Il soupira, résigné. Il fallait tenter de les rejoindre à travers les rangs pressés des curieux, dont les yeux étaient braqués vers Vénus sans visage.
Une main se posa sur son épaule. Yves se retourna et éprouva un haut-le-corps.
Celle qui l’avait ainsi contacté mit rapidement un doigt sur les lèvres. Yves obéit et bloqua l’exclamation dans sa gorge. Il fallait que les gens fussent fascinés par le mystère vénusien pour ne pas remarquer pareil visage vivant.
Vivant ? L’était-il vraiment, et telle beauté appartenait-elle à la race humaine ?
Yves croyait la reconnaître, sans savoir qui elle était. Pendant quelques secondes il en oublia les traits d’Olivia, cependant sans cesse présents à sa pensée.

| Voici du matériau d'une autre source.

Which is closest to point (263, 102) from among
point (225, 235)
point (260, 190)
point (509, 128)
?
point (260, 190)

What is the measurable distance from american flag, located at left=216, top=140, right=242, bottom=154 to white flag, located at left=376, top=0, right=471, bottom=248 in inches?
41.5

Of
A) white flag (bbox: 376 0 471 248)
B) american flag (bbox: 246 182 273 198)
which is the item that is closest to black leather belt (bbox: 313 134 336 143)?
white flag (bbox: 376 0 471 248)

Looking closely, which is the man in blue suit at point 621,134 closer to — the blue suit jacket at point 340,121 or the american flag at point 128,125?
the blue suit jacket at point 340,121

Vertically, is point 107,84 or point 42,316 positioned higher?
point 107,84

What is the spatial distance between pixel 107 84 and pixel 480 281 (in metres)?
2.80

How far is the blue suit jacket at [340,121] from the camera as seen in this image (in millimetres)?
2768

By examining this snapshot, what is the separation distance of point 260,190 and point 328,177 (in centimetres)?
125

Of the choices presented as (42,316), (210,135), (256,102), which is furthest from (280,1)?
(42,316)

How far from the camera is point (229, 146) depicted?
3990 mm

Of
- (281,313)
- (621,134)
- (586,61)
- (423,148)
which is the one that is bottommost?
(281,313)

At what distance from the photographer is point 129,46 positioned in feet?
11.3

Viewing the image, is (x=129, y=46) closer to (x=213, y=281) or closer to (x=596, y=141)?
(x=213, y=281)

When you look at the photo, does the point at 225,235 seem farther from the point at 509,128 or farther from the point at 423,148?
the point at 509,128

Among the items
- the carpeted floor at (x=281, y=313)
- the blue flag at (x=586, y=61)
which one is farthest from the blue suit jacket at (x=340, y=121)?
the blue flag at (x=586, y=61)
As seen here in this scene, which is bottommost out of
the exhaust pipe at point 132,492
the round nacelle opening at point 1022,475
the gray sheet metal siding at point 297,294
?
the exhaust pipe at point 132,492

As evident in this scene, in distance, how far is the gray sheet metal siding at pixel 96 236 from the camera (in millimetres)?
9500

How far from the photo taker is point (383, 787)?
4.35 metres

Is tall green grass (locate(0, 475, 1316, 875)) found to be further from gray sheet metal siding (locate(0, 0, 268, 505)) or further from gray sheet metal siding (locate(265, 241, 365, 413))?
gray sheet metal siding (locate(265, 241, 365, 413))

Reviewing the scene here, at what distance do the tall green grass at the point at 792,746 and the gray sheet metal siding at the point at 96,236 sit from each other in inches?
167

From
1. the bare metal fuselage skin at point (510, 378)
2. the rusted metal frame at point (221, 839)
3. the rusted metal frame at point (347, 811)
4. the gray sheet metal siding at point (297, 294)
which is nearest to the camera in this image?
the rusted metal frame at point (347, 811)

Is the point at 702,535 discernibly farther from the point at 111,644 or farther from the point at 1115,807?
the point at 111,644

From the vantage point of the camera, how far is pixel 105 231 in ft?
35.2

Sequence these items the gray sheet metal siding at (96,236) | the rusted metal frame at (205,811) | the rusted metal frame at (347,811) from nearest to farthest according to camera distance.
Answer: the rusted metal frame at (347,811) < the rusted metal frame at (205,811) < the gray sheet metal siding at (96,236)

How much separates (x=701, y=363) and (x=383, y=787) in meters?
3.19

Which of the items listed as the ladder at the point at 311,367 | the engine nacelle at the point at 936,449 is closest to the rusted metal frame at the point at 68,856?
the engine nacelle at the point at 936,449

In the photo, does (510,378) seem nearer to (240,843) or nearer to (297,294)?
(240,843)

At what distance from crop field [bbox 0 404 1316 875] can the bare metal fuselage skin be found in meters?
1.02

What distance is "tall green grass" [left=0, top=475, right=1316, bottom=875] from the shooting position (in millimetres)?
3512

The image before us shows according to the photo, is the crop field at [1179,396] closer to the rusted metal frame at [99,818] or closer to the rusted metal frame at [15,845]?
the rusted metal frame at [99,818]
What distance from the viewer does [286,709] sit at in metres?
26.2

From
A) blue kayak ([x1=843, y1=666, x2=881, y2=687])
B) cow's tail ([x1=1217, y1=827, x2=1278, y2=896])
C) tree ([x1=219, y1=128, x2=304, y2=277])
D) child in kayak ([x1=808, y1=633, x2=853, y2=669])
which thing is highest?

Il prêta attention, approuva de la tête. Ce qu’elle disait, il ne pouvait le contredire et la proposition qu’elle lui fit, il ne songea nullement à la discuter. Il acceptait, il acceptait tout…
Ce n’est que, lorsque seul de nouveau, il pensa à rejoindre Gérald et Olivia qu’il se rendit compte de l’ahurissante vérité.
Cette femme n’avait nullement remué les lèvres. Elle s’était contentée de le tenir sous son extraordinaire regard et il avait parfaitement compris sa pensée, et il savait qu’elle avait lu en lui des réponses, sans que leurs sens y soient pour quelque chose.
Yves éprouva une sorte de vertige. Il toussa de nouveau, ce qui s’accentuait en lui dès qu’il éprouvait la moindre émotion. Comment cette étrange créature avait-elle su qu’il aimait Olivia d’un amour désespéré, qu’il jalousait malgré tout son camarade Gérald, et qu’il ne redoutait qu’une chose : ne pas avoir le droit de participer à l’expédition galactique, ce qui l’eût privé de sa seule joie : vivre à l’ombre d’Olivia ?
Et comment avait-elle pu violer ainsi son cerveau, y lisant, y faisant pénétrer sa propre volonté ?
Il parla tout haut, dans la foule, il dit :
— Non… Non !… Je n’irai pas !… Je refuse !
Mais il savait déjà qu’il irait, qu’il ne pouvait se dérober au rendez-vous que la surprenante visiteuse du Louvre lui avait donné.
Olivia et Gérald, daignant enfin s’apercevoir de son absence, le hélaient entre les colonnes de marbre.
Avant de les rejoindre, il jeta un regard circulaire, pour essayer d’apercevoir son étrange interlocutrice. Mais elle avait disparu.